EXERCISE INSTRUCTIONS: Whatever the records say, set them down exactly.

GIVEN DATA:
● ● ● ● ●

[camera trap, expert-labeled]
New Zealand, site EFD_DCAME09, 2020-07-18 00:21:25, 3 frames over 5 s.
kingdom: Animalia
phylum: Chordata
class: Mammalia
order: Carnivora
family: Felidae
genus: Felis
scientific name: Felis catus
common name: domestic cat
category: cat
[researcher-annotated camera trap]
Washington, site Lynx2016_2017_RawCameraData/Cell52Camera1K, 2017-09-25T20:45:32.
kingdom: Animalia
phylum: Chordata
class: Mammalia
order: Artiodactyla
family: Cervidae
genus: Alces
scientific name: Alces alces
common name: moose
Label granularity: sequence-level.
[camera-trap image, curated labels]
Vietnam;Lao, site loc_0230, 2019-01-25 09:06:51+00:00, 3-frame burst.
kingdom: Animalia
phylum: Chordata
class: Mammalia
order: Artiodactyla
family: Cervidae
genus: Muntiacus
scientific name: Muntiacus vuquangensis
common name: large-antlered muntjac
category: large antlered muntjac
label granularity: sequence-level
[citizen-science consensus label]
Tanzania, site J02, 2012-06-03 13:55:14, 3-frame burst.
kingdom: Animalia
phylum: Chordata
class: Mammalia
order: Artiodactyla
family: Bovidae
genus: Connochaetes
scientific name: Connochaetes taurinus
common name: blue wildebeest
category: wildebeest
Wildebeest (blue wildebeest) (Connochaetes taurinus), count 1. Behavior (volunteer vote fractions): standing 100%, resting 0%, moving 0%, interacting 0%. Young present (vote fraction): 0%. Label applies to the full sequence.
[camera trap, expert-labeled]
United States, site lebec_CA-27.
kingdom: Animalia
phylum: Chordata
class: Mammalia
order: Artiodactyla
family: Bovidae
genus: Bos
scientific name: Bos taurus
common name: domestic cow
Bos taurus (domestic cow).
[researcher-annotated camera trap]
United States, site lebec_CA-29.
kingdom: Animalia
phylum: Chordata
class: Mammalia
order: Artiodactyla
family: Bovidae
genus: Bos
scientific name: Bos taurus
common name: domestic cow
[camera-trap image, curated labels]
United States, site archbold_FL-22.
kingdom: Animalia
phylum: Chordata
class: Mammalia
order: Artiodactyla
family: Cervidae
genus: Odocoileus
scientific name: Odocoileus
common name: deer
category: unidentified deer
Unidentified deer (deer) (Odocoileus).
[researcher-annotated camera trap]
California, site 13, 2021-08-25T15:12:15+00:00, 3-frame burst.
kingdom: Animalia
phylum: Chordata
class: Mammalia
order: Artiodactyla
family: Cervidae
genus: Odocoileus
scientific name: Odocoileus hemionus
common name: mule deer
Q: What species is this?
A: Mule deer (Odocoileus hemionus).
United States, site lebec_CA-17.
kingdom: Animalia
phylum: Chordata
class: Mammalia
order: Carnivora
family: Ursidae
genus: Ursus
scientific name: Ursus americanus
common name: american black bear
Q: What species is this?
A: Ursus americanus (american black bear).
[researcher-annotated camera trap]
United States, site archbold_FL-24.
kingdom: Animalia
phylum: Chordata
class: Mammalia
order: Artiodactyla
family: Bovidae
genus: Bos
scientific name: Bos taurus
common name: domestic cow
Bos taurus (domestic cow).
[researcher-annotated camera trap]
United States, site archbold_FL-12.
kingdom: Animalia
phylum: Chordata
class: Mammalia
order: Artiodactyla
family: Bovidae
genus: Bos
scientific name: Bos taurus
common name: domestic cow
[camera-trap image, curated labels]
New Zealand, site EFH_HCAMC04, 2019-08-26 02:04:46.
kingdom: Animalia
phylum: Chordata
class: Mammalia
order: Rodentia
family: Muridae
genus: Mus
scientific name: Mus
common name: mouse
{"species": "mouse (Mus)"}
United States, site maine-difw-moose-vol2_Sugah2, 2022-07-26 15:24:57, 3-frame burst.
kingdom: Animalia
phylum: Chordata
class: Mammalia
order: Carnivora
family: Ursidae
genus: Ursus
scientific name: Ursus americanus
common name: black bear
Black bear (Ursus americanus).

● ● ● ● ●

ANSWER SPACE:
[camera trap, expert-labeled]
New Zealand, site EFD_DCAME09, 2020-07-18 00:21:25, 3 frames over 5 s.
kingdom: Animalia
phylum: Chordata
class: Mammalia
order: Carnivora
family: Felidae
genus: Felis
scientific name: Felis catus
common name: domestic cat
category: cat
[researcher-annotated camera trap]
Washington, site Lynx2016_2017_RawCameraData/Cell52Camera1K, 2017-09-25T20:45:32.
kingdom: Animalia
phylum: Chordata
class: Mammalia
order: Artiodactyla
family: Cervidae
genus: Alces
scientific name: Alces alces
common name: moose
Label granularity: sequence-level.
[camera-trap image, curated labels]
Vietnam;Lao, site loc_0230, 2019-01-25 09:06:51+00:00, 3-frame burst.
kingdom: Animalia
phylum: Chordata
class: Mammalia
order: Artiodactyla
family: Cervidae
genus: Muntiacus
scientific name: Muntiacus vuquangensis
common name: large-antlered muntjac
category: large antlered muntjac
label granularity: sequence-level
[citizen-science consensus label]
Tanzania, site J02, 2012-06-03 13:55:14, 3-frame burst.
kingdom: Animalia
phylum: Chordata
class: Mammalia
order: Artiodactyla
family: Bovidae
genus: Connochaetes
scientific name: Connochaetes taurinus
common name: blue wildebeest
category: wildebeest
Wildebeest (blue wildebeest) (Connochaetes taurinus), count 1. Behavior (volunteer vote fractions): standing 100%, resting 0%, moving 0%, interacting 0%. Young present (vote fraction): 0%. Label applies to the full sequence.
[camera trap, expert-labeled]
United States, site lebec_CA-27.
kingdom: Animalia
phylum: Chordata
class: Mammalia
order: Artiodactyla
family: Bovidae
genus: Bos
scientific name: Bos taurus
common name: domestic cow
Bos taurus (domestic cow).
[researcher-annotated camera trap]
United States, site lebec_CA-29.
kingdom: Animalia
phylum: Chordata
class: Mammalia
order: Artiodactyla
family: Bovidae
genus: Bos
scientific name: Bos taurus
common name: domestic cow
[camera-trap image, curated labels]
United States, site archbold_FL-22.
kingdom: Animalia
phylum: Chordata
class: Mammalia
order: Artiodactyla
family: Cervidae
genus: Odocoileus
scientific name: Odocoileus
common name: deer
category: unidentified deer
Unidentified deer (deer) (Odocoileus).
[researcher-annotated camera trap]
California, site 13, 2021-08-25T15:12:15+00:00, 3-frame burst.
kingdom: Animalia
phylum: Chordata
class: Mammalia
order: Artiodactyla
family: Cervidae
genus: Odocoileus
scientific name: Odocoileus hemionus
common name: mule deer
Q: What species is this?
A: Mule deer (Odocoileus hemionus).
United States, site lebec_CA-17.
kingdom: Animalia
phylum: Chordata
class: Mammalia
order: Carnivora
family: Ursidae
genus: Ursus
scientific name: Ursus americanus
common name: american black bear
Q: What species is this?
A: Ursus americanus (american black bear).
[researcher-annotated camera trap]
United States, site archbold_FL-24.
kingdom: Animalia
phylum: Chordata
class: Mammalia
order: Artiodactyla
family: Bovidae
genus: Bos
scientific name: Bos taurus
common name: domestic cow
Bos taurus (domestic cow).
[researcher-annotated camera trap]
United States, site archbold_FL-12.
kingdom: Animalia
phylum: Chordata
class: Mammalia
order: Artiodactyla
family: Bovidae
genus: Bos
scientific name: Bos taurus
common name: domestic cow
[camera-trap image, curated labels]
New Zealand, site EFH_HCAMC04, 2019-08-26 02:04:46.
kingdom: Animalia
phylum: Chordata
class: Mammalia
order: Rodentia
family: Muridae
genus: Mus
scientific name: Mus
common name: mouse
{"species": "mouse (Mus)"}
United States, site maine-difw-moose-vol2_Sugah2, 2022-07-26 15:24:57, 3-frame burst.
kingdom: Animalia
phylum: Chordata
class: Mammalia
order: Carnivora
family: Ursidae
genus: Ursus
scientific name: Ursus americanus
common name: black bear
Black bear (Ursus americanus).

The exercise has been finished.